Dependency of WS4J on some configuration files and WordNet (200Mb)

305 Views Asked by At

I am using WS4J API for calculating semantic similarity between words:

ILexicalDatabase db = new NictWordNet();
RelatednessCalculator lin = new Lin(db);
RelatednessCalculator wup = new WuPalmer(db);

String w1 = "science";
String w2 = "university";
System.out.println(lin.calcRelatednessOfWords(w1, w2));
System.out.println(wup.calcRelatednessOfWords(w1, w2));

The problem is that this API depends on the following configuration files which must be placed into the project's directory (I use /resources for this purpose):

jaw.jaw.conf
similarity.conf
wordnet folder

Moreover it's a pity that this library is unavailable in Maven repository.

Is there any way to avoid putting the above-mentioned files into my local project's folder? These files occupy over 100Mb....

I also checked the library DISCO, but it doesn't seem to be so powerful as WS4J.

1

There are 1 best solutions below

0
On

Apparently, do to so you have to modify WS4J.

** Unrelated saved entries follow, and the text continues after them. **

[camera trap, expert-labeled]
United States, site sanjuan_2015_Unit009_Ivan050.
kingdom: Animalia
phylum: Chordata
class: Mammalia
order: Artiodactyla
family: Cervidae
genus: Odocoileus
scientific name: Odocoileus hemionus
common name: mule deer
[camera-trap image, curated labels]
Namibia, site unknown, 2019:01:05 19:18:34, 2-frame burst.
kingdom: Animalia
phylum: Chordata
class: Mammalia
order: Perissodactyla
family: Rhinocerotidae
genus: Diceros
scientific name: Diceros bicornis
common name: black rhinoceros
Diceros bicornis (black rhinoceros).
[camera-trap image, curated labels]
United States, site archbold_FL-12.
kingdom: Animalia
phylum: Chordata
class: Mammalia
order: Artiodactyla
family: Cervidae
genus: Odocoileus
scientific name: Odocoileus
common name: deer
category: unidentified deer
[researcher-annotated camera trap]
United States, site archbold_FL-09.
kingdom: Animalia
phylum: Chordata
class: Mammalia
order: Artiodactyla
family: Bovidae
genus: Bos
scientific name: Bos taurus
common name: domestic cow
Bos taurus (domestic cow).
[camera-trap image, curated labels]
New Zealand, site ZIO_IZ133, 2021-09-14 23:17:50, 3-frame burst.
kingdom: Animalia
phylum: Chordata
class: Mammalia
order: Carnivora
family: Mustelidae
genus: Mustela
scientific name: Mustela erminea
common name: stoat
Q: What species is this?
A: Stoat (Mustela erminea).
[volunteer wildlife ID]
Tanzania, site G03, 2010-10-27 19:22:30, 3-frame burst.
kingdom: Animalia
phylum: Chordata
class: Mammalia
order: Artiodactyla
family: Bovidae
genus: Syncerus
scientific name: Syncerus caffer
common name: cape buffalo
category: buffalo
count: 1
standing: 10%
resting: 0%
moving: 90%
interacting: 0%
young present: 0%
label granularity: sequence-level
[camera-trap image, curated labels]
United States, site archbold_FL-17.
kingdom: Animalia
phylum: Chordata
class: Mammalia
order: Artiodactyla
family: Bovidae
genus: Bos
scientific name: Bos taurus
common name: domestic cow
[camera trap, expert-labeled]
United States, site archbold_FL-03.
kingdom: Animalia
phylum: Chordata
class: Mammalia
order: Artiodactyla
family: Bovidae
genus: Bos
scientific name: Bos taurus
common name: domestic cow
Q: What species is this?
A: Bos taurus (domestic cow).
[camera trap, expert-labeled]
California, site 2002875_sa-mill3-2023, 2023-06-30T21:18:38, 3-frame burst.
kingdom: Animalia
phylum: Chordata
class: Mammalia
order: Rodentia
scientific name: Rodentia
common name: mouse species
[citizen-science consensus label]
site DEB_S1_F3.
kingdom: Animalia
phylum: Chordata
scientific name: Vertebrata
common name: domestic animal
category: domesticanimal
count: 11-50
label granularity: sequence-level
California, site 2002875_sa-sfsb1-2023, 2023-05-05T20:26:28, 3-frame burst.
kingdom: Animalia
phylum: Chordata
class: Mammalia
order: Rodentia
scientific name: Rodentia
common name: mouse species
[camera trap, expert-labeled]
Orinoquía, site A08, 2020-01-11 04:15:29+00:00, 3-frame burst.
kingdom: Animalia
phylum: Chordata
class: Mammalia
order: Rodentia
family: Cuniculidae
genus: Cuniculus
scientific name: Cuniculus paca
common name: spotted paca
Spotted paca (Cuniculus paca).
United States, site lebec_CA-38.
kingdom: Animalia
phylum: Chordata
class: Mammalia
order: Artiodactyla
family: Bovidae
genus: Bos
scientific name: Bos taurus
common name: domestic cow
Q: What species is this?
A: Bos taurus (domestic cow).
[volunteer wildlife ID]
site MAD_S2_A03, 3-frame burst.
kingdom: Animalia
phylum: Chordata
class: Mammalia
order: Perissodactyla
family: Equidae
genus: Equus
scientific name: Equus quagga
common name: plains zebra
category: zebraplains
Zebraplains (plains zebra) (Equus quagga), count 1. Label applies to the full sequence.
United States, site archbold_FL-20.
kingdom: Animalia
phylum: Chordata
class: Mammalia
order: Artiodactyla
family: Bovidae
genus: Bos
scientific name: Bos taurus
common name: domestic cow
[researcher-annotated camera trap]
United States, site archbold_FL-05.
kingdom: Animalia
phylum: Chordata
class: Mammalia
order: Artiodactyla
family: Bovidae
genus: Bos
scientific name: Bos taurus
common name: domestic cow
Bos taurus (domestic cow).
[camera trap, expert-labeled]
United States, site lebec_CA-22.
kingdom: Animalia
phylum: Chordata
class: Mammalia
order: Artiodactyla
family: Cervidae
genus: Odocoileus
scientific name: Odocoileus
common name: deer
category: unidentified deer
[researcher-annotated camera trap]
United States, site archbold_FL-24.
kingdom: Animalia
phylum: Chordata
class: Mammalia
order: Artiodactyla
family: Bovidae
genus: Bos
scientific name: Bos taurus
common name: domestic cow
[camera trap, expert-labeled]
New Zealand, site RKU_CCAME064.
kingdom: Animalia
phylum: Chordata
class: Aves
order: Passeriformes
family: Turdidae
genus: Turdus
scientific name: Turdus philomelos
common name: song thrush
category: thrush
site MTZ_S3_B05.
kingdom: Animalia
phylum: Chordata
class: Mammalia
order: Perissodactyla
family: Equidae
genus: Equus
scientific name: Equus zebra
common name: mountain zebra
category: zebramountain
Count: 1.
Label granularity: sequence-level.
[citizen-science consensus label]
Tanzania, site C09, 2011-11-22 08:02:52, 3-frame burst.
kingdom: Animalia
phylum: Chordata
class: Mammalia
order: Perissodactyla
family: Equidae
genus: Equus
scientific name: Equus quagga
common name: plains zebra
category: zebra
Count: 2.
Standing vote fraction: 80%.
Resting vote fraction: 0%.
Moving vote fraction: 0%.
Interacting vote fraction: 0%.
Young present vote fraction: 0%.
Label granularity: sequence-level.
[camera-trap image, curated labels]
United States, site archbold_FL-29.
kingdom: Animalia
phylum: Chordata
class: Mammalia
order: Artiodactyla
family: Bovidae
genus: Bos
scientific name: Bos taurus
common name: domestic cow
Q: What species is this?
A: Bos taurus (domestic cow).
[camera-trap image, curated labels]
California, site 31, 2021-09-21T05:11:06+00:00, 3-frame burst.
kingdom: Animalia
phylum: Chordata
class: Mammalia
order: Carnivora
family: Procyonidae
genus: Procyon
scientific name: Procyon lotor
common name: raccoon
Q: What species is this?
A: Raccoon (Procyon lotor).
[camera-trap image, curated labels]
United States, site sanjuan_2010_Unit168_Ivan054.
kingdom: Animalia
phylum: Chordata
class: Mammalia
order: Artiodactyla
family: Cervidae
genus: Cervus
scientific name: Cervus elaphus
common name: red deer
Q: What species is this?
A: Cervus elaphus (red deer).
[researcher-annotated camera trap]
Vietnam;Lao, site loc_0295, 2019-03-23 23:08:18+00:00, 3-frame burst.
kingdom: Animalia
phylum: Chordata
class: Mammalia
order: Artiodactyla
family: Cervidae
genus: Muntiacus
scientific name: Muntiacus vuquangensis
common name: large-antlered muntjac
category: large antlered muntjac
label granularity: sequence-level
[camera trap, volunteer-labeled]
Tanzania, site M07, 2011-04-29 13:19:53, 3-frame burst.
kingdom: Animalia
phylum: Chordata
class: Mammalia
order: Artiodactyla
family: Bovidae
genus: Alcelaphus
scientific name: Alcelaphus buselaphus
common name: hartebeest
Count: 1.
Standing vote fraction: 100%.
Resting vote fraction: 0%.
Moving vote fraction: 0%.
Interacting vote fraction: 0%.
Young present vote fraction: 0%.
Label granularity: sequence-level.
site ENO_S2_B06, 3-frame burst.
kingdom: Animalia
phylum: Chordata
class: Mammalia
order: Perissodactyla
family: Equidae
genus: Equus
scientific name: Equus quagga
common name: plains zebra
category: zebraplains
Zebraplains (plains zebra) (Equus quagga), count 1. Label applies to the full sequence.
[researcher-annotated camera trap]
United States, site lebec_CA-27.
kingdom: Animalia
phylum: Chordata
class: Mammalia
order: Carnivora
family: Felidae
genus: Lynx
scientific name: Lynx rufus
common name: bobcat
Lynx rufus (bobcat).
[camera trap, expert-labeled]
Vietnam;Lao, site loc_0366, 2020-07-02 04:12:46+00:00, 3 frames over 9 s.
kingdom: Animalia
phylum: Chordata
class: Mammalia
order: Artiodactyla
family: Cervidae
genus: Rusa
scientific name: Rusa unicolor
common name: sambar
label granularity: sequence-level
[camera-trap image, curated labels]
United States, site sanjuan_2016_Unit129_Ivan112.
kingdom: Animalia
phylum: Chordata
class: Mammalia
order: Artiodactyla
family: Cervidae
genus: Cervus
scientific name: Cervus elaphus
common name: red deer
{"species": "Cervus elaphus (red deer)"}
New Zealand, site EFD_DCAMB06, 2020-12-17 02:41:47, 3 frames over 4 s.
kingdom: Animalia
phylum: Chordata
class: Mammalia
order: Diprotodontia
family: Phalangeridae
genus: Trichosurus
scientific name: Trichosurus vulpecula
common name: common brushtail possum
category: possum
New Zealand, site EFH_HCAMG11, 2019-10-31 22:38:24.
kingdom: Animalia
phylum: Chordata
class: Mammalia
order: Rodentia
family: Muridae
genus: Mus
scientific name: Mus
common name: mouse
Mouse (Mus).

For instance, the similarity.conf file is loaded by the class WS4JConfiguration through an InputStream:

final public class WS4JConfiguration {

    private final static String CONF = "/similarity.conf";

     ...

    private WS4JConfiguration(){
        InputStream stream = null;
        try {
            stream = WS4JConfiguration.class.getResourceAsStream( CONF );

So, WS4JConfiguration loads resources using the same class loader that loaded your application and it should have access to resources in your JARs.